O projecto de Souto Moura construído no Porto muito semelhante ao proposto para a Praça das Flores |
Lisboa:
providência cautelar trava demolição na Praça das Flores
A
construção de um edifício do arquitecto Souto de Moura está, para
já, suspensa. Associações da comissão organizadora do Fórum do
Património vão avançar com acção popular contra a câmara.
JOÃO PEDRO PINCHA
17 de Março de 2017, 8:35
Foi suspensa a
demolição de um edifício na Praça das Flores, em Lisboa, situado
no mesmo local para onde está previsto um prédio de linhas
contemporâneas desenhado por Eduardo Souto de Moura. O Tribunal
Administrativo de Círculo de Lisboa aceitou uma providência
cautelar apresentada por três associações de defesa do património,
que alegam que a destruição do prédio existente vai traduzir-se na
"perda de identidade" daquela zona.
"Foi
demonstrado que a decisão do responsável da Câmara Municipal de
Lisboa que considerou que aquela situação era excepcional não
fazia sentido", explica Vítor Cóias, presidente da comissão
organizadora do Fórum do Património. Foram três das cinco
associações que compõem a comissão organizadora deste fórum que,
na segunda-feira, apresentaram a providência cautelar ao tribunal.

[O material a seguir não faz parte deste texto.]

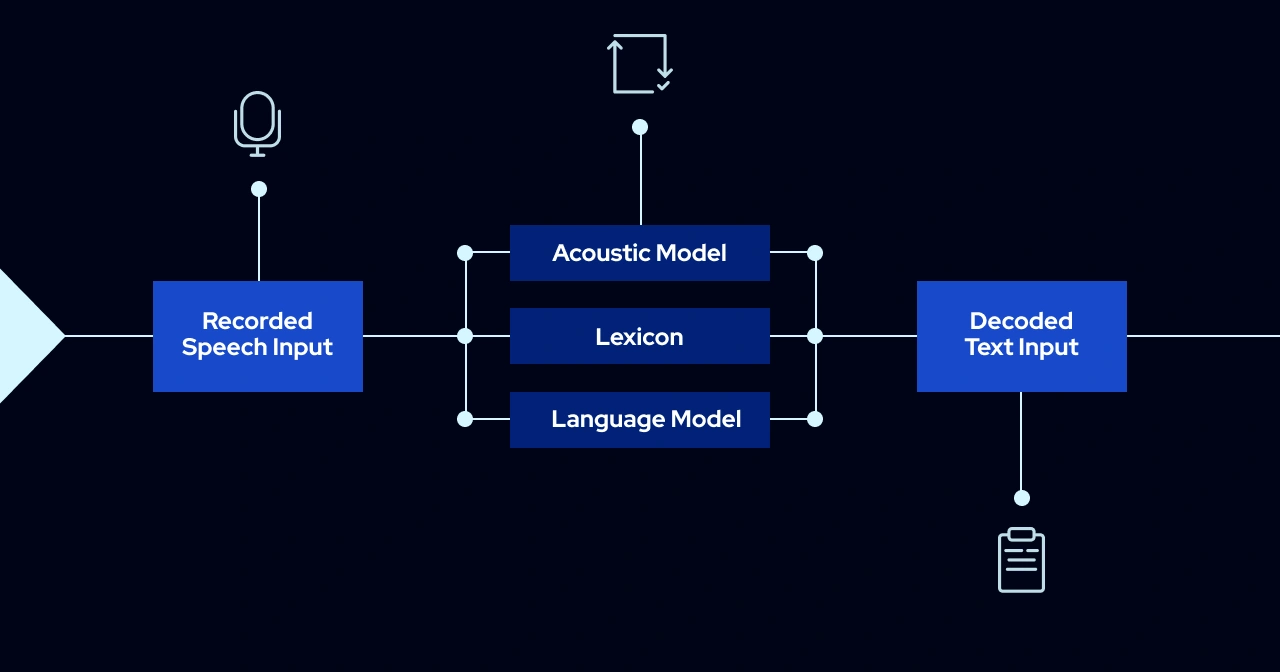 Recorded Speech Input

Acoustic Model

Lexicon

Language Model

Decoded Text Input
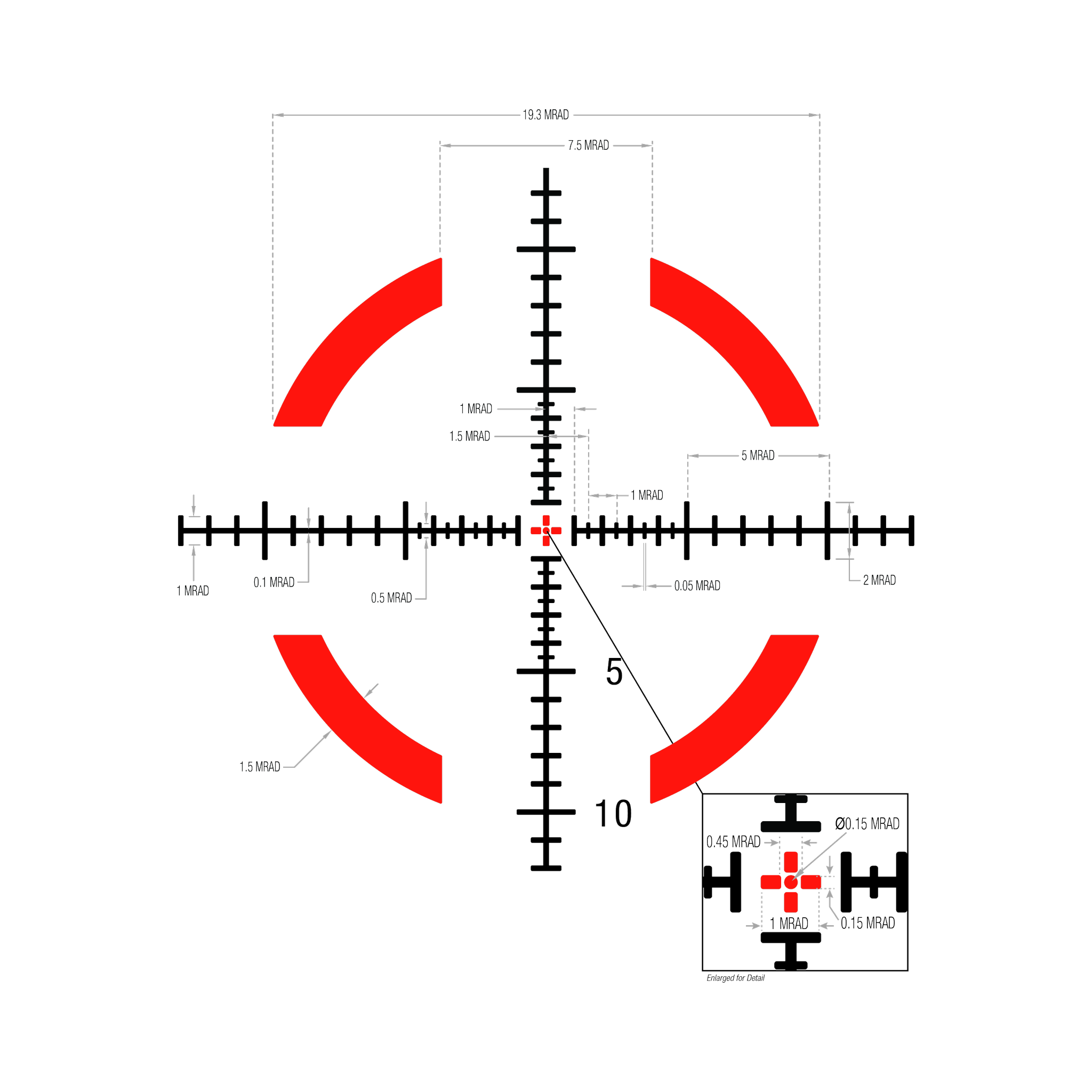 19.3 MRAD

7.5 MRAD

1 MRAD

1.5 MRAD

5 MRAD

1 MRAD

1 MRAD

0.1 MRAD

0.5 MRAD

0.05 MRAD

2 MRAD

5

1.5 MRAD

10

Ø0.15 MRAD

0.45 MRAD

1 MRAD

0.15 MRAD

Enlarged for Detail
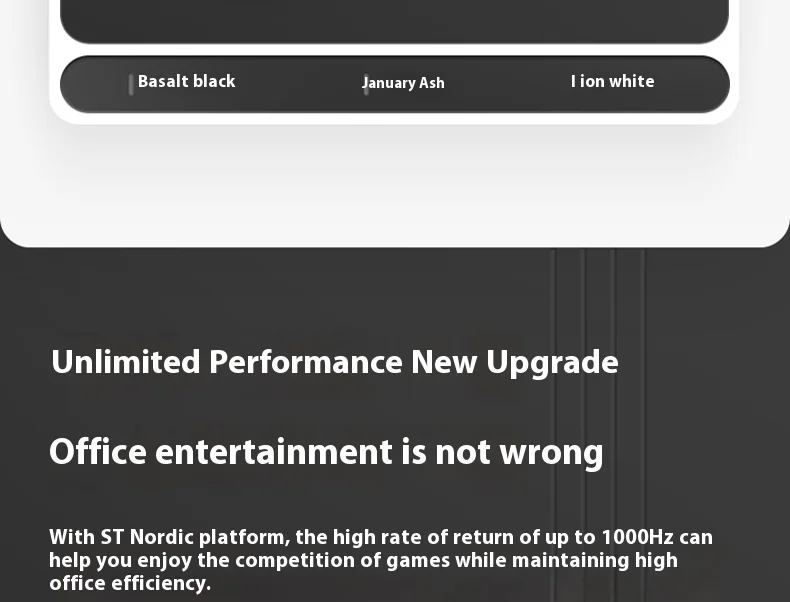 Basalt black

January Ash

I ion white

Unlimited Performance New Upgrade

Office entertainment is not wrong

With ST Nordic platform, the high rate of return of up to 1000Hz can help you enjoy the competition of games while maintaining high office efficiency.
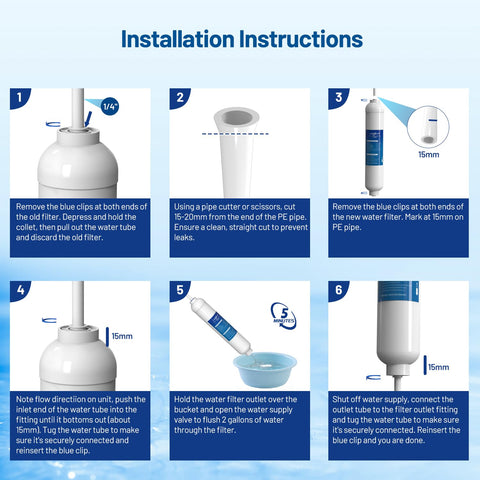 Installation Instructions

1

1/4"

Remove the blue clips at both ends of the old filter. Depress and hold the collet, then pull out the water tube and discard the old filter.

2

Using a pipe cutter or scissors, cut 15-20mm from the end of the PE pipe. Ensure a clean, straight cut to prevent leaks.

3

15mm

Remove the blue clips at both ends of the new water filter. Mark at 15mm on PE pipe.

4

15mm

Note flow directiion on unit, push the inlet end of the water tube into the fitting until it bottoms out (about 15mm). Tug the water tube to make sure it's securely connected and reinsert the blue clip.

5

5 MINUTES

Hold the water filter outlet over the bucket and open the water supply valve to flush 2 gallons of water through the filter.

6

15mm

Shut off water supply, connect the outlet tube to the filter outlet fitting and tug the water tube to make sure it's securely connected. Reinsert the blue clip and you are done.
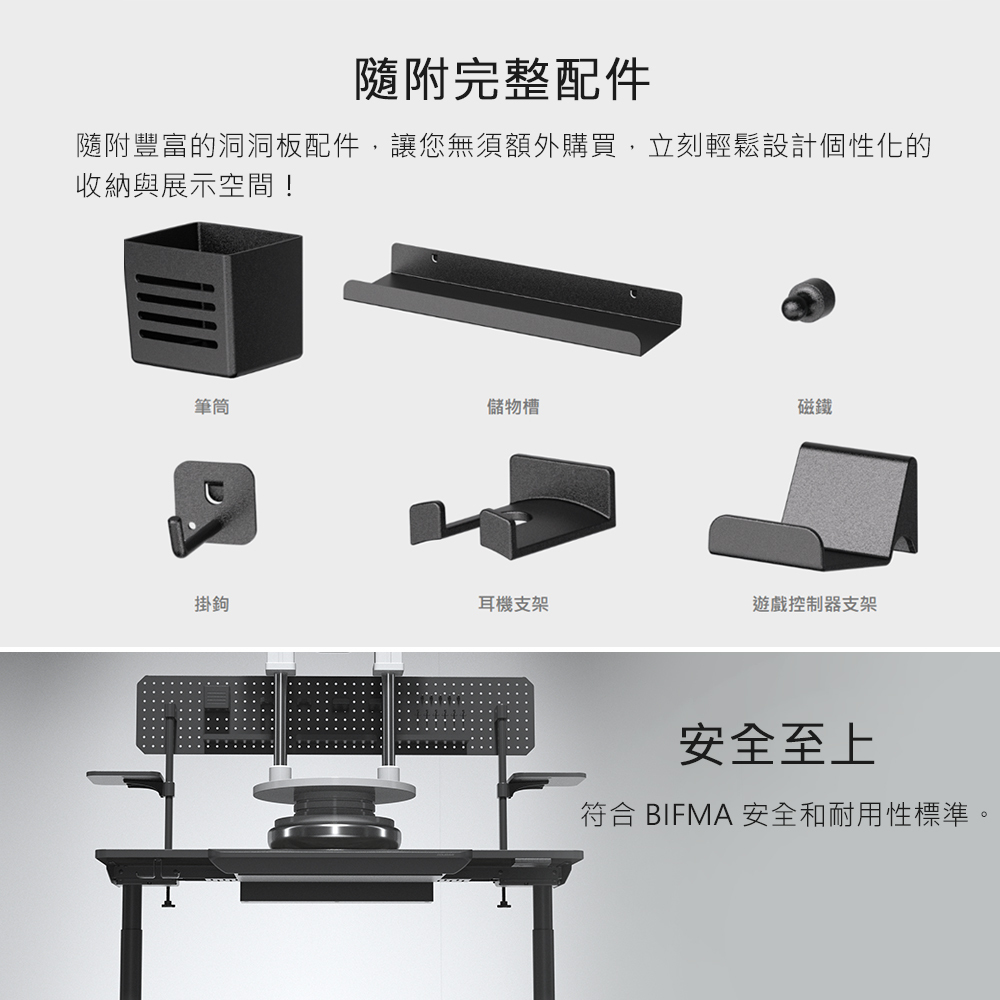 隨附完整配件

隨附豐富的洞洞板配件，讓您無須額外購買，立刻輕鬆設計個性化的收納與展示空間！

筆筒

儲物槽

磁鐵

掛鉤

耳機支架

遊戲控制器支架

安全至上

符合 BIFMA 安全和耐用性標準。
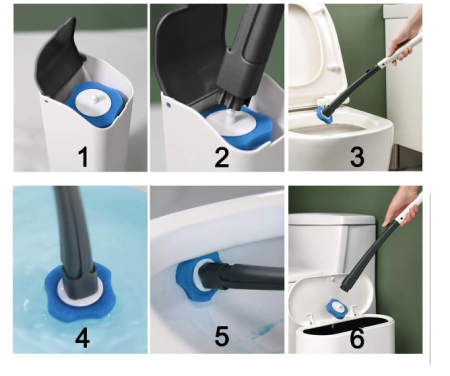 1

2

3

4

5

6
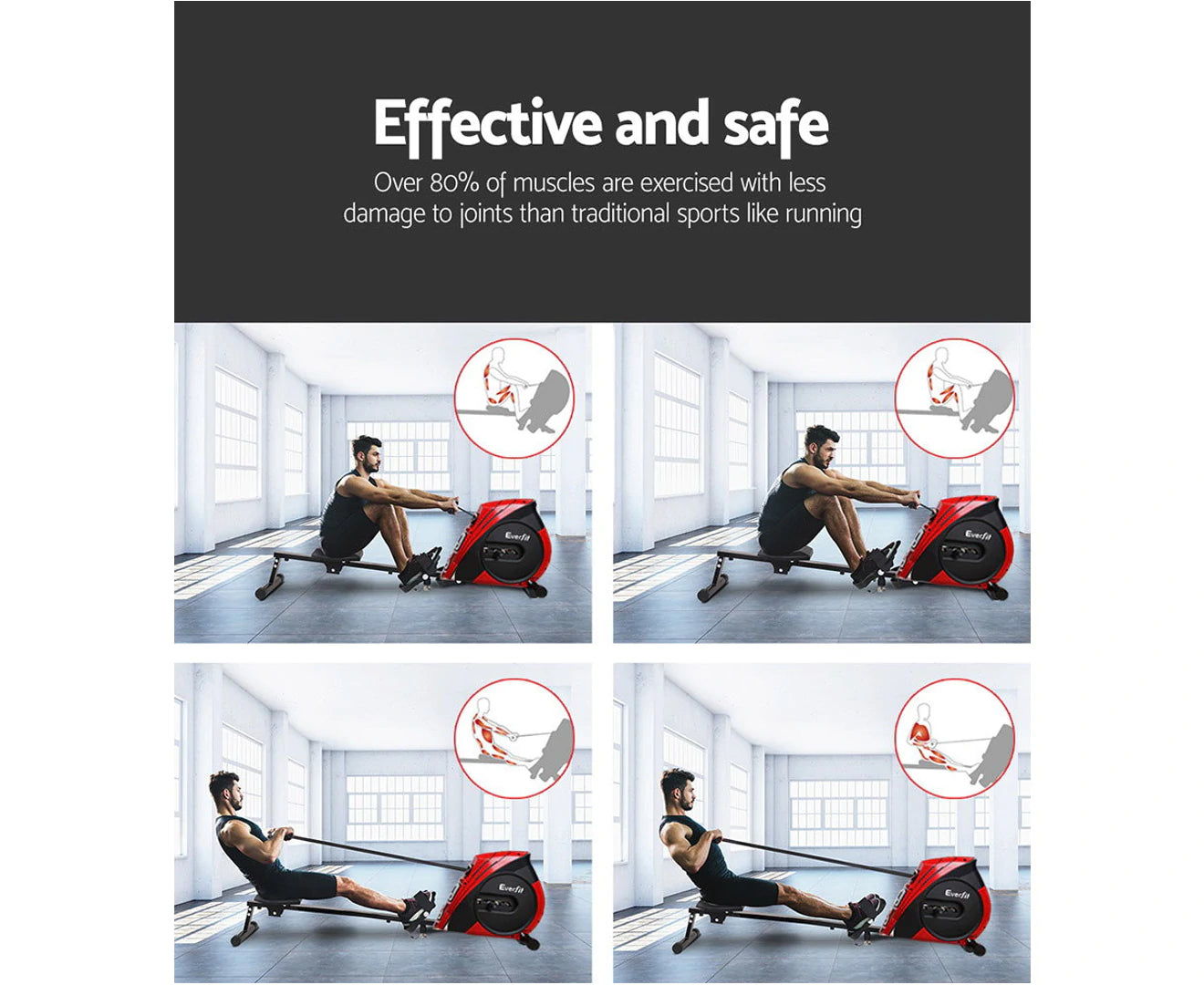 Effective and safe

Over 80% of muscles are exercised with less damage to joints than traditional sports like running

Everfit

Everfit

Everfit

Everfit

"Apesar da possibilidade que existe de o responsável não
seguir os pareceres dos seus técnicos, tem de fundamentar
devidamente", sustenta Vítor Cóias, argumentando que, neste
caso, "a falha está precisamente aí".
Uma fonte da Câmara
Municipal de Lisboa garantiu ao PÚBLICO que a autarquia está a
"preparar resposta" à providência cautelar, que pode ser
contestada no prazo de dez dias úteis. À data da aprovação do
projecto, o dono do lote era a empresa de investimentos imobiliários
Greenparrot. O PÚBLICO tentou entrar em contacto com esta empresa,
mas tal não foi possível até ao momento.
Como o PÚBLICO
relatou em Fevereiro de 2016, a apreciação deste projecto foi pouco
consensual nos serviços camarários. Eduardo Souto de Moura
idealizou um prédio com cinco pisos de fachada em ferro, vidro e
alumínio, assumindo "uma linguagem arquitectónica actual",
de acordo com a memória descritiva. Os técnicos do Departamento de
Projectos Estruturantes consideraram que a proposta não tinha
“qualquer relação com a linguagem arquitectónica dos edifícios
confinantes” e que o prédio a demolir “possui características
arquitectónicas com relevância”. Além disso, "não se
consideram reunidas as condições para a valorização
arquitectónica e urbanística da área e do conjunto edificado em
que se integra", escreveram ainda os técnicos sobre o imóvel
de Souto de Moura.
Esse entendimento,
no entanto, não vingou quando o processo chegou às mãos do
director municipal do Urbanismo e do vereador com o pelouro, Manuel
Salgado. Considerando que a arquitectura permite "vários
olhares e todos eles válidos" sobre o mesmo projecto, o
director municipal do Urbanismo escreveu que o edifício proposto
"constitui uma valorização arquitectónica e urbanística da
praça".
"Não se
percebe para que é que servem os técnicos", desabafa Vítor
Cóias, também presidente do Grémio do Património, que já tem o
próximo passo delineado: as três associações "vão avançar
com uma acção popular contra a câmara para o processo ser
revertido". A ideia é que se defina um novo projecto
"compatível com a ambiência e estética da Praça das Flores".
"O que queremos
é que não se descaracterize o património construído de Lisboa",
afirma Hugo O'Neill, presidente da Associação Portuguesa de Casas
Antigas, uma das signatárias da providência, que considera que a
nova construção, aprovada no Verão de 2015, "destoa
completamente do tipo de arquitectura" da Praça das Flores. "Se
não se fizer nada, há o risco de Lisboa se ir convertendo a pouco e
pouco numa coisa sem identidade", pensa O'Neill.
Para os responsáveis
do Fórum do Património, "isto é um pequeno passo" de uma
estratégia maior "para fazer face a um lobby poderosíssimo da
construção e do imobiliário", diz Vítor Cóias, que alerta
para a "rápida descaracterização da cidade antiga".
Entretanto já
chegou à Assembleia Municipal de Lisboa uma petição sobre este
tema, lançada a meio de Fevereiro por Mariana Villas-Boas, uma
lisboeta que também apresentou queixas a diversas entidades.